Path of the Flood racers enjoy good weather, 'beautiful course'

·3 min read

May 28—JOHNSTOWN, Pa. — Path of the Flood Historic Races participants said this year's event was the ideal environment to run any distance of the course.

"Today was enjoyable," Jean-Pierre Bonasso said. "Perfect weather."

Runners were met with overcast, a slight drizzle and temperatures in the high 50s to low 60s.

This year was the third time Bonasso, of Pittsburgh, ran the Path of the Flood, which benefits the Cambria County Conservation and Recreation Authority and Johnstown Area Heritage Association.

"It's a beautiful course," he said.

Bonasso runs a few half-marathons per year and said Johnstown's contest is one of his favorites.

Racers could choose the half-marathon 14-mile course that lined up at the Johnstown Flood National Memorial in South Fork, 8-mile path in Mineral Point or 5K challenge in East Conemuagh.

All three followed the historic path of water from the devastating 1889 Johnstown flood through the Path of the Flood trail and into the city, finishing at Peoples Natural Gas Park, 90 Johns St.

While they wound down, they could enjoy music provided by Whiskey River Panhandlers and refreshments.

Jen Le, a first-time runner from Bellevue, said the experience was great.

"It's a really good race," she said.

Caytlin Lusk, Cambria County Conservation and Recreation Authority program coordinator, said roughly 545 people ran the race this year.

That's along the same amount that participated in 2021.

She admitted that since the COVID-19 pandemic, organizers have seen a dip in runners, but Lusk was still satisfied with the turnout.

Saturday's event kicked off the area's Cambria County Trails series of races.

That includes the Path of the Flood, the Ghost Town Trail Challenge in June, September's Jim Mayer Trail Family Fun Run and the Chernisky Ghost Town Trail-a-thon in October.

"I think what makes this one so unique is the historic aspect of it," Lusk said of Saturday's event.

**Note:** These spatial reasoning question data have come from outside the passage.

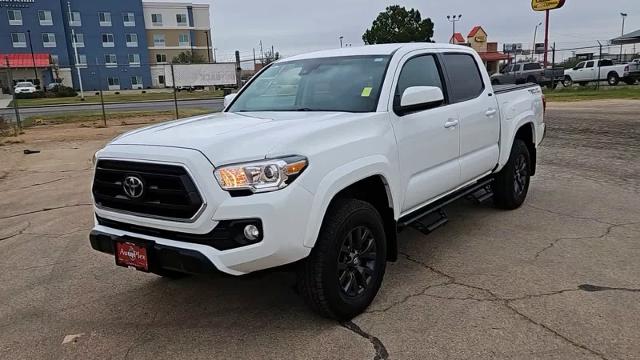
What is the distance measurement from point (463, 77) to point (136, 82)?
79099mm

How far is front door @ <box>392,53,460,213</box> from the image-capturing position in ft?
13.2

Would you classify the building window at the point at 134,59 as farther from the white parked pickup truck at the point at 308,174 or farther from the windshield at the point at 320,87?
the white parked pickup truck at the point at 308,174

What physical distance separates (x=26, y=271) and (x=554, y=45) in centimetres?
3025

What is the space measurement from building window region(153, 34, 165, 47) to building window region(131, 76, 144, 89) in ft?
34.9

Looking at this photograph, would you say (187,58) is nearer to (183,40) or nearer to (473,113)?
(183,40)

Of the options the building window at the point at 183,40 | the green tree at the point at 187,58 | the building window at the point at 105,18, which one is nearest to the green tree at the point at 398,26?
the green tree at the point at 187,58

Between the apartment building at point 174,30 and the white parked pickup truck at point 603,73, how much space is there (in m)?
62.5

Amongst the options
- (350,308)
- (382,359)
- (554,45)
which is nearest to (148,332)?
(350,308)

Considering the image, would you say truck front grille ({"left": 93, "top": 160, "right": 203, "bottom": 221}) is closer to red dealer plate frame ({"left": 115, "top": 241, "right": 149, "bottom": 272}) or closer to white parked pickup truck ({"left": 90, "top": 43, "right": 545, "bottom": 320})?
white parked pickup truck ({"left": 90, "top": 43, "right": 545, "bottom": 320})

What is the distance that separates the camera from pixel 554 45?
95.7ft

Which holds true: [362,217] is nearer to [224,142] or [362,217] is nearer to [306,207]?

Mark Voelker, who started the Path of the Flood race, said he was glad the weather held out and that the event had a good turn out.

In addition to helping get the race started, he ran the 5K this year.

"The trail is in such great condition," he said.

Brothers Joseph, 16, and Cormac Tracy, 14, of Swarthmore, agreed.

The pair had run the 5K before, but took on the half-marathon this time around.

"It was intense," Cormac Tracy said.

"Definitely a new experience," his brother added.

The teenagers ran the path with their father and appreciated the course as a whole.

"It's a little hilly," Cormac Tracy said, "but it was really beautiful."

Joseph Tracy said he was glad it leveled out after the start.

The boys' entrance was covered by the 1889 Foundation, which handles the fees for racers 17 years old and younger.

Deb Winterscheidt, the JAHA development director and race organizer, said she's heard from "so many people ... how well coordinated" the race is.

Examining the crowd listening to the music afterward, Winterscheidt said she was pleased with the event and the number of people that stuck around at PNG Park to relax.